More than 90% of pharmaceuticals fail in clinical trials, despite the fact that by the time a drug is ready to be tested in humans, it’s typically already been studied in Petri dishes and animal models for years, according to a news release from Duke University.
A new custom-developed tool, called an organ-on-a-chip, shows potential for making pre-clinical testing more accurate. At Duke, Shyni Varghese, PhD, an expert in the new technology, is teaming up with colleagues to assess its potential in evaluating COVID-19 drug candidates.
An organ-on-a-chip is a platform representing a miniaturized version of a particular tissue, say the heart, which is generated from human cells that’s been encouraged to grow into particular cell types, such as cardiac cells. What makes the organ-on-a-chip special is the incorporation of a microfluidic system, a series of tiny channels that carry fluid. The microfluidic system can be used to simulate blood flow or to create movement in the cells, such as a rhythmic movement to mimic the action of breathing. It can also be used to bathe the cells with a drug to evaluate how well the drug works.
And all this fits on what looks like a microscope slide.
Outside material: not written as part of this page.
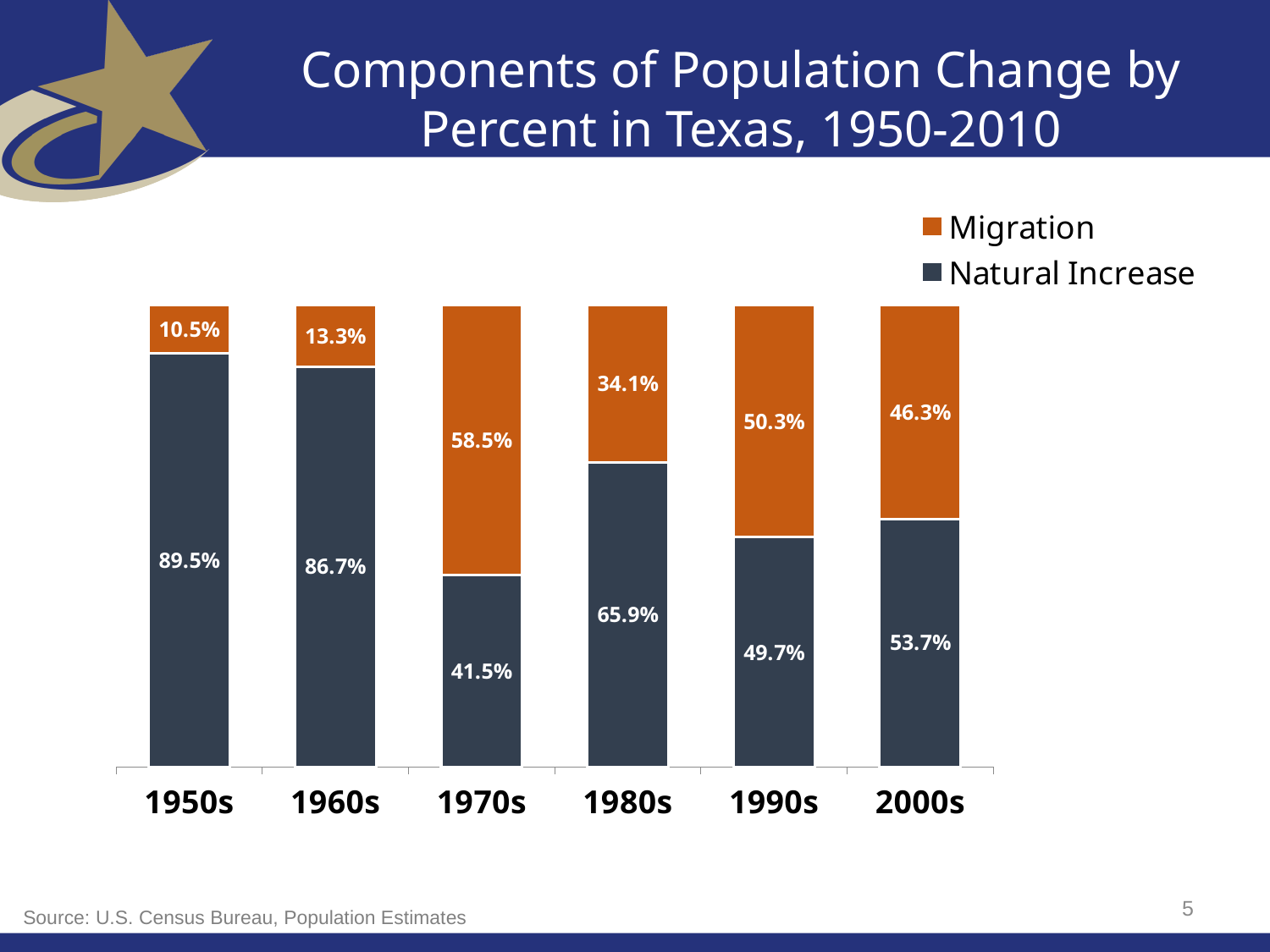
What is the difference between the Natural Increase values for the 1950s and the 1960s? 2.8% What is the Natural Increase value for the 2000s? 53.7% What is the total of the stacked bar for the 1980s? 100% How many decades are shown on the x axis? 6 Which decade has the lowest Natural Increase share? 1970s Which decade has the highest Migration share? 1970s Which series is shown in orange? Migration How many series does the legend list? 2 What kind of chart is shown on the slide? Stacked bar chart Which is larger in the 1990s, Migration or Natural Increase? Migration What is the Natural Increase value for the 1950s? 89.5% What is the Migration value for the 1970s? 58.5%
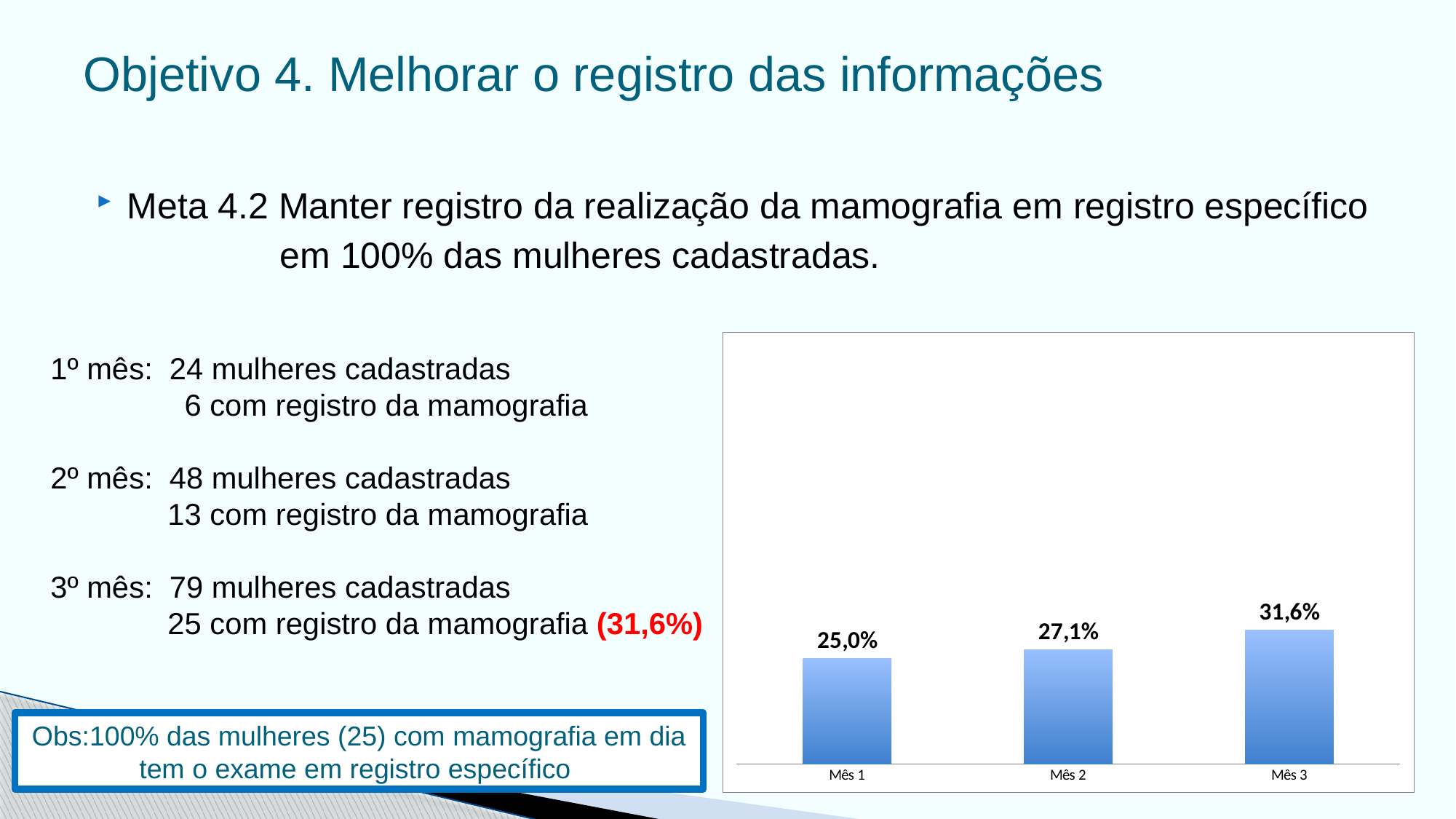
What is the value shown for Mês 2 in the chart? 27,1% Which is larger, the value for Mês 2 or the value for Mês 3? Mês 3 How many bars are plotted in the chart? 3 What is the difference between the values for Mês 2 and Mês 1? 2,1% Do the values rise or fall from Mês 1 to Mês 3? Rise What kind of chart is shown on the slide? Bar chart What is the value shown for Mês 3 in the chart? 31,6% What is the value shown for Mês 1 in the chart? 25,0% Which month has the highest value in the chart? Mês 3 Which month has the lowest value in the chart? Mês 1 What is the difference between the values for Mês 3 and Mês 1? 6,6% What is the difference between the values for Mês 3 and Mês 2? 4,5%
“It’s a 3-D cell culture with an architecture that mimics certain cardinal features of the tissue,” Varghese says.
The promise of the organ-on-a-chip comes from the fact that it’s dynamic and three-dimensional. For those reasons, it has the potential to more effectively winnow out pharmaceuticals that are likely to be ineffective or unsafe before those pharmaceuticals get to clinical trials in humans.
In the COVID project, she and colleagues in the biomedical engineering department are divvying up organ systems according to their experience and expertise. She’ll be working with a lung-on-a-chip, while George Truskey, PhD, will be using a chip to study the vascular system, and Nenad Bursac, PhD, will be looking at the heart. All three of them will be evaluating the effectiveness of the candidate drugs in their respective organs.
It’s important to look at multiple organ systems because COVID doesn’t damage only the lungs; it can damage the heart and cause blood clots in the vascular system as well. A drug that protects the lungs from the disease may not be very valuable if it doesn’t stop the virus from causing trouble in the heart.
The researchers and their lab members will “infect” the organs-on-chips with the coronavirus spike protein (not a live virus), and then perfuse the tissue with a drug candidate to see if it can stop the spike protein from binding to the human cells. They will also be looking to see if the drug harms the organ tissue in the process.
Evaluating preclinical treatments is just one of the many ways that organs-on-chips can advance science. Varghese finds them to be an invaluable tool when she’s exploring basic questions and building knowledge about how organs work — knowledge that can lead to solutions and applications down the line.